[EXERCISE TEXT]
----------

FM translator ID's

Sean Smyth ssmyth@alumni.psu.edu
Thu Aug 17 14:56:33 EDT 2017


I'd like to think WILD would still be a thriving station under local
ownership if it could've landed an FM translator 20 years ago. Perhaps
I'm naive.

On Thu, Aug 17, 2017 at 4:31 AM, Kevin Vahey <kvahey@gmail.com> wrote:
> Bob Bittner will do everything by the book.
>
> The average listener in either Boston or Maine really does not need to be
> subjected to hearing the calls of every transmitter tied in.
>
> I am assuming that today WJTO is the 'master control' of the Bob Bittner
> network and very little if any programming originates in Cambridge like it
> did years ago with the VHS tapes.
>
> By comparison look at 'NBC Boston' on TV. Viewers at home never see any
> legal ID if watching on cable as Comcast sends the master control input
> from Denver by fiber to the cable company's head end before it is sent to
> the transmitter. If you watch OTA around Boston you do see a legal ID for
> WBTS and WMFP and viewers in NH see WNEU.
>
> I can report that Bob's 103,1 is now coming in clear around Fenway Park.
> Big City's owners are savvy enough to know that once Bob went on the air it
> was a fight they could not win. They will keep looking for a landing spot
> but their options are limited. Big City was popular with many cab drivers
> in Cambridge/Somerville and a couple of them became angry when I said the
> station was illegal.

----------

[INFORMATION PROVIDED]

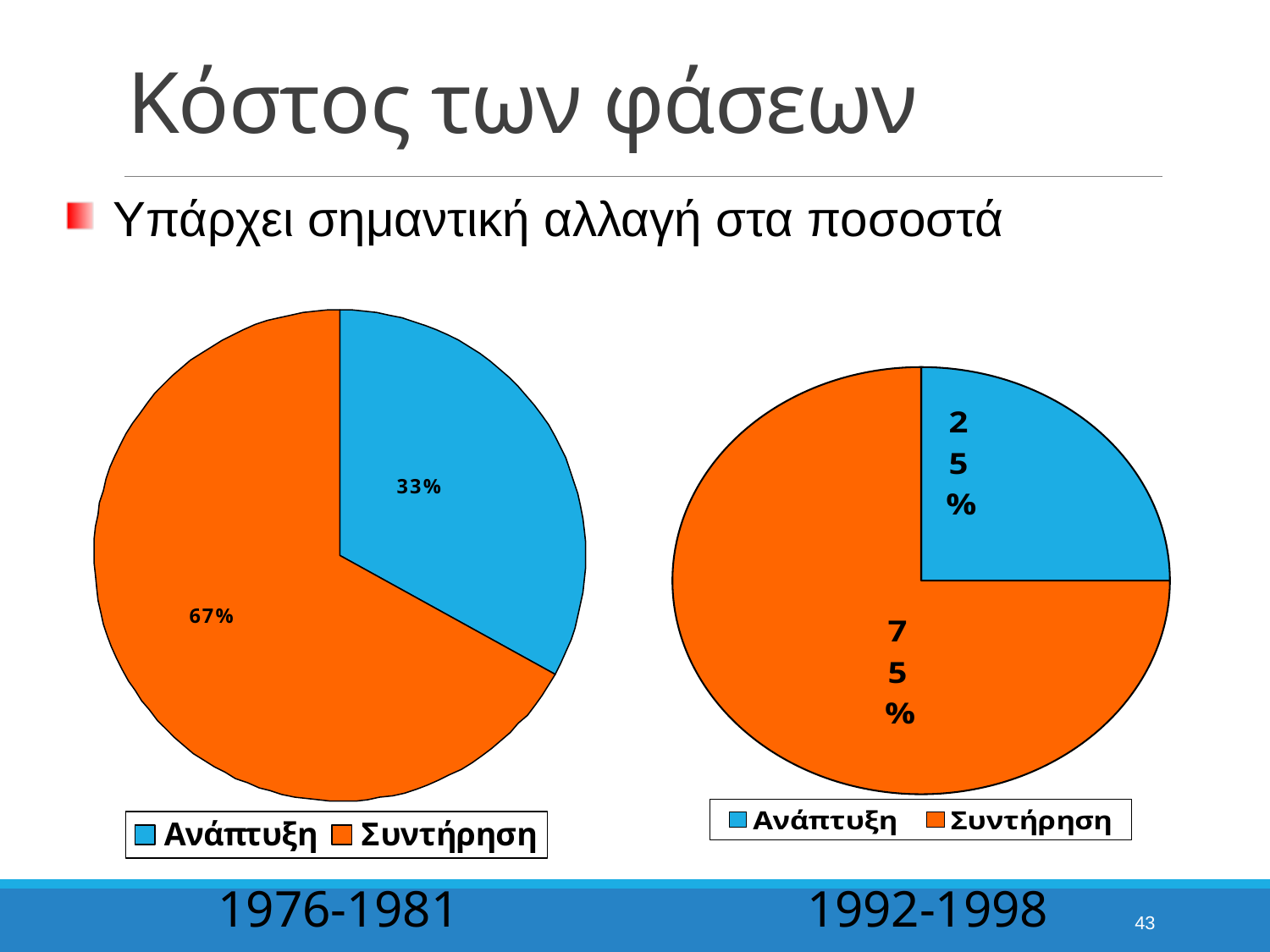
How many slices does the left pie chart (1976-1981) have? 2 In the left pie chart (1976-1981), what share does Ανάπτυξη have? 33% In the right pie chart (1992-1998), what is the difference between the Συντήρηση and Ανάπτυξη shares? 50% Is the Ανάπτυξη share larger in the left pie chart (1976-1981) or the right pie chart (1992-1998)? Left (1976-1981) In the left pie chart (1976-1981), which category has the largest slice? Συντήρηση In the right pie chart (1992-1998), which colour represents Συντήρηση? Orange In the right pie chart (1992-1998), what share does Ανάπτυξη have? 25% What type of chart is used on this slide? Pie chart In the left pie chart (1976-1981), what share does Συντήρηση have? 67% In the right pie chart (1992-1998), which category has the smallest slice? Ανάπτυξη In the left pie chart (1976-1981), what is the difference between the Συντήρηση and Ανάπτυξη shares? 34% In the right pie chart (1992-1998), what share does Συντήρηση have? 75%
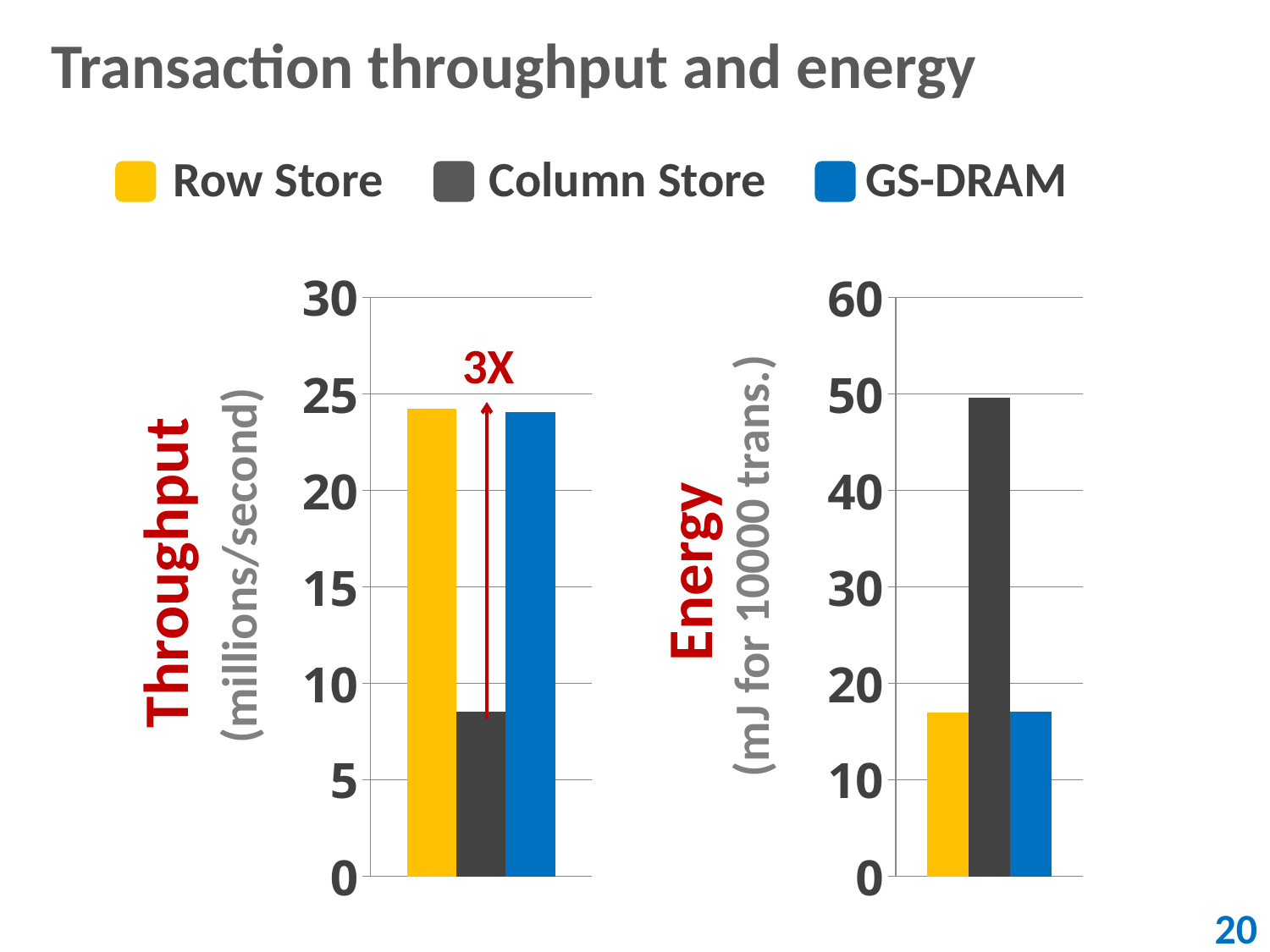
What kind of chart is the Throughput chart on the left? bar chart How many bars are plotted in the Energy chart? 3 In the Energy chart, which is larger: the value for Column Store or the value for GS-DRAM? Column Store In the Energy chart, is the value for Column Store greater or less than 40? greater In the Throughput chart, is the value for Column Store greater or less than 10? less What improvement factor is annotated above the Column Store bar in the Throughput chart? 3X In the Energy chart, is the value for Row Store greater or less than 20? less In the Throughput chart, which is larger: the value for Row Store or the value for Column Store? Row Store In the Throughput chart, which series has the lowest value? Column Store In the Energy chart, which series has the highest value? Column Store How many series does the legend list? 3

----------

[WHAT YOU ARE ASKED TO DO]
From the FM translator message, write out the passage starting with "On Thu, Aug" and going on through "transmitter tied in.", copied word for word.

[EXPECTED OUTPUT]
On Thu, Aug 17, 2017 at 4:31 AM, Kevin Vahey <kvahey@gmail.com> wrote:
> Bob Bittner will do everything by the book.
>
> The average listener in either Boston or Maine really does not need to be
> subjected to hearing the calls of every transmitter tied in.